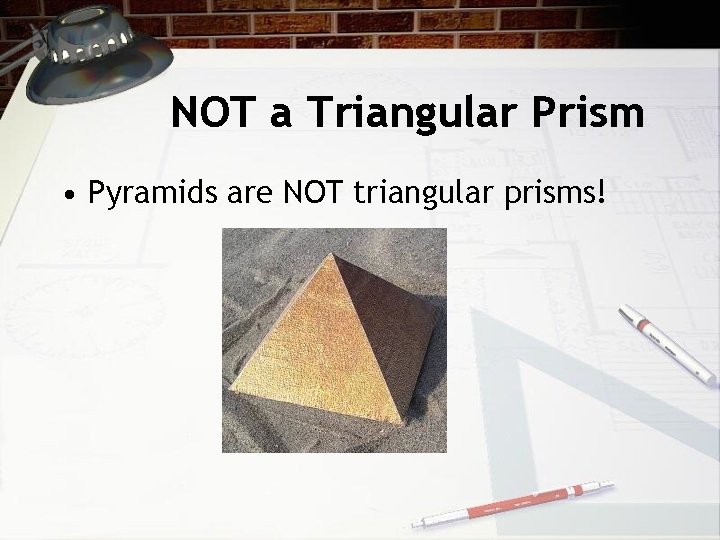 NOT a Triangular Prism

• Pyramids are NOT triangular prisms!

...

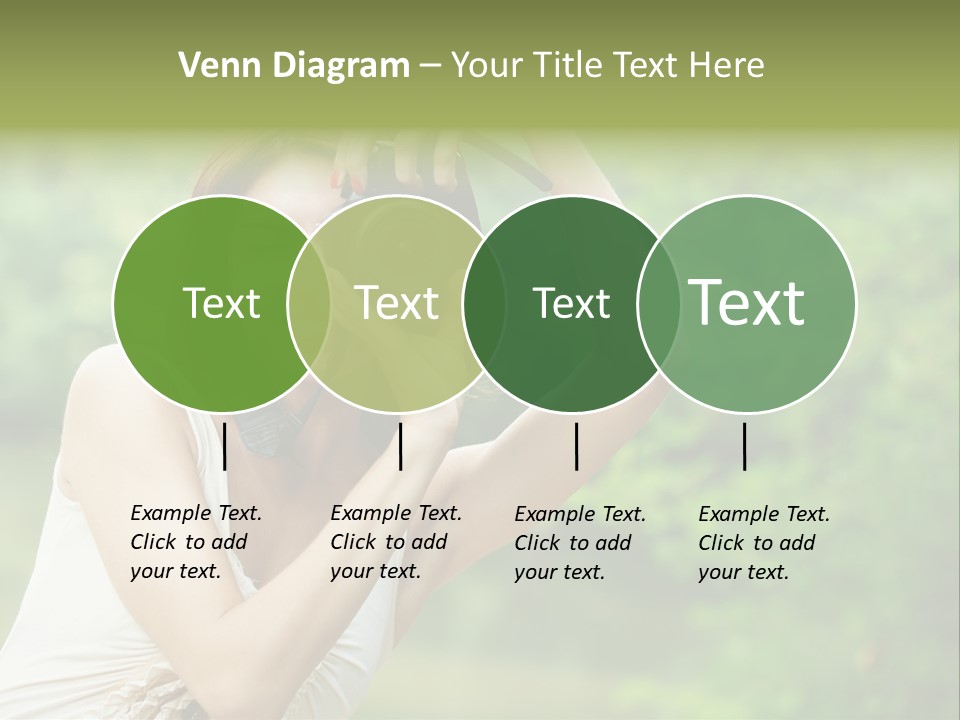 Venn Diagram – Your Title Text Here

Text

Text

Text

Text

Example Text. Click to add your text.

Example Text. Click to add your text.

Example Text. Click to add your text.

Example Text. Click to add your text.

==

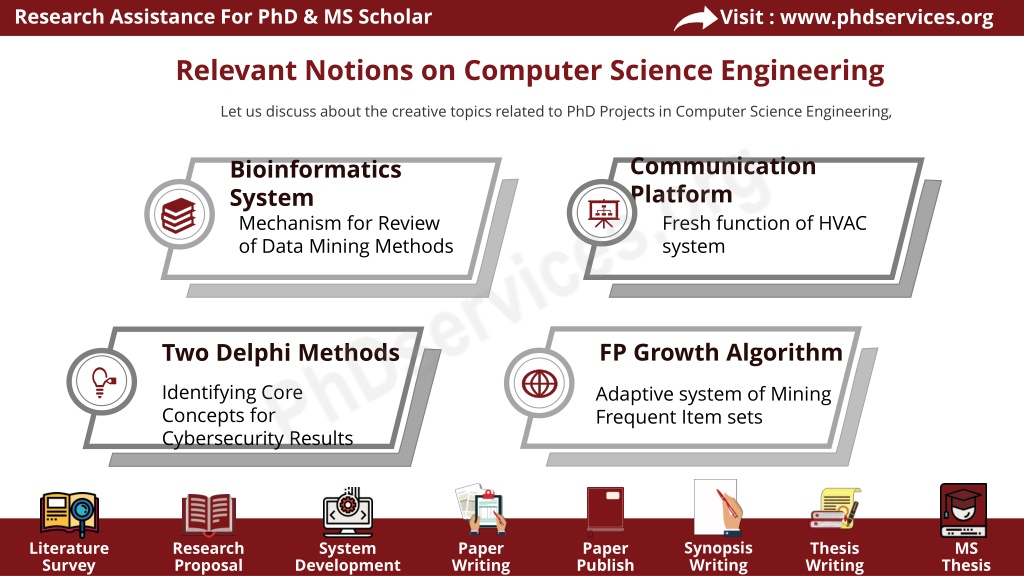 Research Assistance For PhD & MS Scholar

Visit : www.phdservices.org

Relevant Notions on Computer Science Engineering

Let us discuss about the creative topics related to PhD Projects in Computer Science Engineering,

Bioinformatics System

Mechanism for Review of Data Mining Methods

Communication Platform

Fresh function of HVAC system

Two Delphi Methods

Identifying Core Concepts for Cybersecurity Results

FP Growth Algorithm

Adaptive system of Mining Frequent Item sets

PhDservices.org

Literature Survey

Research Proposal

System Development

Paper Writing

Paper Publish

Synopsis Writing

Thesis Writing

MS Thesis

◆ Your objective:
Copy out every line of the listing that includes the string "Engineering".

◆ Response box:
Relevant Notions on Computer Science Engineering
Let us discuss about the creative topics related to PhD Projects in Computer Science Engineering,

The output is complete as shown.